Perhaps today you’ll meet a person with special needs for the first time. It will make their day if you use something you’ve learned here. Share this with others so they can learn, as well. We all have to help each other … that’s my advice, and I’m stickin’ to it!
©Cindi Ferrini, author of Unexpected Journey: When Special Needs Change our Course
Cindi Ferrini has been married to Joe for 33 years and together they speak nationally with Familylife Weekend to Remember getaways. They have three grown children and are grandparents to two grandsons. She and Joe wrote UNEXPECTED JOURNEY-When Special Needs Change our Course and she has also been heard on Midday Connection, FamilyLife Today, and Focus on the Family. Her other books include:
• No Regrets: A 15 stanza poem about the Mom who is looking for that FREE time and ME time and how she resolves it.
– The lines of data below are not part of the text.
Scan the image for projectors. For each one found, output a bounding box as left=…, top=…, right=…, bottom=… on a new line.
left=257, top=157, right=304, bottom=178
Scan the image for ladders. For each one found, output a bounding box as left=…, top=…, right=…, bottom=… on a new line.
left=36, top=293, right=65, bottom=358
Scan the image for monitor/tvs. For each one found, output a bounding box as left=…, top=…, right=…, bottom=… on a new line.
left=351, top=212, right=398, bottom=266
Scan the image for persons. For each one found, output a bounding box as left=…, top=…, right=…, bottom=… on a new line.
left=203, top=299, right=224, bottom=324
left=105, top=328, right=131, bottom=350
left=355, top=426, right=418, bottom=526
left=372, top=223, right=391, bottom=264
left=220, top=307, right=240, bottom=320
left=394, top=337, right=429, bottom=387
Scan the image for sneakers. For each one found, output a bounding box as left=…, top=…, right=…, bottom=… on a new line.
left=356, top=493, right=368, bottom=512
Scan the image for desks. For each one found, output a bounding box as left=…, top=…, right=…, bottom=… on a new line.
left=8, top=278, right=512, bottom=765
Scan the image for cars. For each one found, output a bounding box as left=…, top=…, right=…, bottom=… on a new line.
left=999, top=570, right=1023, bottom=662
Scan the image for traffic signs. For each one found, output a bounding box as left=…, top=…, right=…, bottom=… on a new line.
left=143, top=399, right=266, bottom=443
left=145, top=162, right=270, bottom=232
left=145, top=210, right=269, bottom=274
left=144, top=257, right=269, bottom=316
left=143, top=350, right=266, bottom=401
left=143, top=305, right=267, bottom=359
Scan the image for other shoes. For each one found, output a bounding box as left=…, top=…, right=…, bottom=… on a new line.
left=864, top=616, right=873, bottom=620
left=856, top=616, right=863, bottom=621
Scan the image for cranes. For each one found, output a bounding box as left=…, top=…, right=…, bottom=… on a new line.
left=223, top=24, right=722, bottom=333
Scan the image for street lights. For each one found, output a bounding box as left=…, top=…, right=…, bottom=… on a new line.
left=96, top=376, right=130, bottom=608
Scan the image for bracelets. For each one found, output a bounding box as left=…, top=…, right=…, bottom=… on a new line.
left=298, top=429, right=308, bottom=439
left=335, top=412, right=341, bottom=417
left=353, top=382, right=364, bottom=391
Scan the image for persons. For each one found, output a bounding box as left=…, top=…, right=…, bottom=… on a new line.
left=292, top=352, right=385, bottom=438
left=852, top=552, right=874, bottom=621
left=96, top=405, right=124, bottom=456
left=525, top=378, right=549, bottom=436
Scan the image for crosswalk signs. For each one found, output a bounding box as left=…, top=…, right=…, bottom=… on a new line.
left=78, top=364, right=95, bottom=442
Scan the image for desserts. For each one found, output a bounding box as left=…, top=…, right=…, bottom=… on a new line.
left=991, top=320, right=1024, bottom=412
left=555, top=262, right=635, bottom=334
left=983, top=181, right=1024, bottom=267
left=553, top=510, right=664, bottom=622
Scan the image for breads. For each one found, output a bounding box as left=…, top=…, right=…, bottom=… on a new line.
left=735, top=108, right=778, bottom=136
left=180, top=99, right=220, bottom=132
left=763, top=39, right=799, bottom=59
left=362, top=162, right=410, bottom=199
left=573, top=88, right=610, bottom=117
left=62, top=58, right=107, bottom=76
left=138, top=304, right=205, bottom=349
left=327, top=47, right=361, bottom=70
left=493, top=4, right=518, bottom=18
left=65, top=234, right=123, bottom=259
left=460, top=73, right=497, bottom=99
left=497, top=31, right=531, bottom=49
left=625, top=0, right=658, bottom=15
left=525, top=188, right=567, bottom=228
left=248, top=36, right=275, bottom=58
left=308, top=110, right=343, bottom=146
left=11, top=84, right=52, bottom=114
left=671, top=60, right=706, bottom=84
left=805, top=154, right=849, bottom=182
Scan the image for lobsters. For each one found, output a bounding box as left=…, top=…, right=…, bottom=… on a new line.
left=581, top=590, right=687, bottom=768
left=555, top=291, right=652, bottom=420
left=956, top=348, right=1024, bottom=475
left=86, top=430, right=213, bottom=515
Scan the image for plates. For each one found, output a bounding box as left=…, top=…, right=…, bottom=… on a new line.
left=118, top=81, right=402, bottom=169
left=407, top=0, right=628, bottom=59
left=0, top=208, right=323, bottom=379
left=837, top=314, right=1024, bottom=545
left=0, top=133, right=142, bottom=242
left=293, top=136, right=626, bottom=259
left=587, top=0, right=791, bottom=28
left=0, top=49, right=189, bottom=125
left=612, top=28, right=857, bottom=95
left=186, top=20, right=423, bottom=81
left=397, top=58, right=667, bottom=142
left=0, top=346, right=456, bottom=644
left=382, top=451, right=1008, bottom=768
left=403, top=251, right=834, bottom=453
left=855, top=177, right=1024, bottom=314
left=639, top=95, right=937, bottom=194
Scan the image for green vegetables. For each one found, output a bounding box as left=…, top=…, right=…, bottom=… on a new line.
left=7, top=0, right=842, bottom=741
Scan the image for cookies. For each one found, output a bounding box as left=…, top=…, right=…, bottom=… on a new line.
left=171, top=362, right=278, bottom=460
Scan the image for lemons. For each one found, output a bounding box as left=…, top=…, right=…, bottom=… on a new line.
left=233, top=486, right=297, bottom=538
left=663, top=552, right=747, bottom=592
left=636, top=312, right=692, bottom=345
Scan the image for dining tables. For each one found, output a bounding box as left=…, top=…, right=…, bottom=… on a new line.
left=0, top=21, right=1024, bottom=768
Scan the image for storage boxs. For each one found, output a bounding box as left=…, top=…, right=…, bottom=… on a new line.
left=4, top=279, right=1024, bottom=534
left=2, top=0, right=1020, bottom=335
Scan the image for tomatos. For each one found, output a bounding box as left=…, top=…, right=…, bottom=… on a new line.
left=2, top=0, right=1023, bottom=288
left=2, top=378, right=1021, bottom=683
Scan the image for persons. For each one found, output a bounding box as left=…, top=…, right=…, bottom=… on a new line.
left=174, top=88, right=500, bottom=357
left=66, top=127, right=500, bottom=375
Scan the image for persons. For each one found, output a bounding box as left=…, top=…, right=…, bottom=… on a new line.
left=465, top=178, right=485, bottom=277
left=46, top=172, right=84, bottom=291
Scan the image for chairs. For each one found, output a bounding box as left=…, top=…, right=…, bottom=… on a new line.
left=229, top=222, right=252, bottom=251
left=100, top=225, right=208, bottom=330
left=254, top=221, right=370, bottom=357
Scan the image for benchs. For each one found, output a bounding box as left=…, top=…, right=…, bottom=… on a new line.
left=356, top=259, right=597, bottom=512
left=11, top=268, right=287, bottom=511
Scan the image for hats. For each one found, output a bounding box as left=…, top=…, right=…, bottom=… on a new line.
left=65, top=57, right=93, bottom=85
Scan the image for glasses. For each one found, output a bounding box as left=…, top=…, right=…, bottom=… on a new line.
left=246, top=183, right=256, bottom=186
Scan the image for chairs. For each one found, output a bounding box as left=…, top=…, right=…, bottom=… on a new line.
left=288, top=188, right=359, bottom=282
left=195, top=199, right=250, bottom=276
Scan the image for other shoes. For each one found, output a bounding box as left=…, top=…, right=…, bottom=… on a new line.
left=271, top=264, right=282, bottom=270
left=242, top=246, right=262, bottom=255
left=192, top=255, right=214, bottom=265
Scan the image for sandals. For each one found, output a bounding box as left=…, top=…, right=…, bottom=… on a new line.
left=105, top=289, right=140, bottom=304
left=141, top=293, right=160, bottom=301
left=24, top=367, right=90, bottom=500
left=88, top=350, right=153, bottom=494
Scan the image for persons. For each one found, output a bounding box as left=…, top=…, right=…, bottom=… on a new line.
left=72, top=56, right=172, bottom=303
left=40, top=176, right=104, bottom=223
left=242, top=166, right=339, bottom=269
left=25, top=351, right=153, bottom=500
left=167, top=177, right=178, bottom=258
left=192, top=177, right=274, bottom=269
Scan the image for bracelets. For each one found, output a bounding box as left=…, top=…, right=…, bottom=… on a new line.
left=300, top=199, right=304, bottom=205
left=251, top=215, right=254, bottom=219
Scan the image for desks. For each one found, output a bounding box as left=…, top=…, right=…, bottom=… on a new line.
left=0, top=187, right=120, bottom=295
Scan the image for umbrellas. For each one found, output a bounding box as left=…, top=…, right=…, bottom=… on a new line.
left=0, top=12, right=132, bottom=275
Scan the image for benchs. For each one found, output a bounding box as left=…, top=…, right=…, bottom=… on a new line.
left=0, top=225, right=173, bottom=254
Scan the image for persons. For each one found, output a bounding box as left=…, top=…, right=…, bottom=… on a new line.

• Balancing the Active Life, a Bible study on time/life management.
• Get it Together – an organizational planner.
Books, info, and how to contact Cindi Ferrini: www.cindiferrini.com
Thank you for this helpful list. I recently began working closely with special needs children, and have been amazed at how challenging it is. Every one is so unique–two people may have the same clinical diagnosis and yet be very different. I have been humbled by how little I truly understand about each of their situations, and have a profound respect for the parents who work tirelessly for these wonderful children–many of them having more than one special needs child in their family!
Cindi, thanks for the great suggestions. Even though I have been the mother of a special needs child for almost a decade, and have a background as a speech language pathologist, I still often feel a loss, even when communicating with my own child.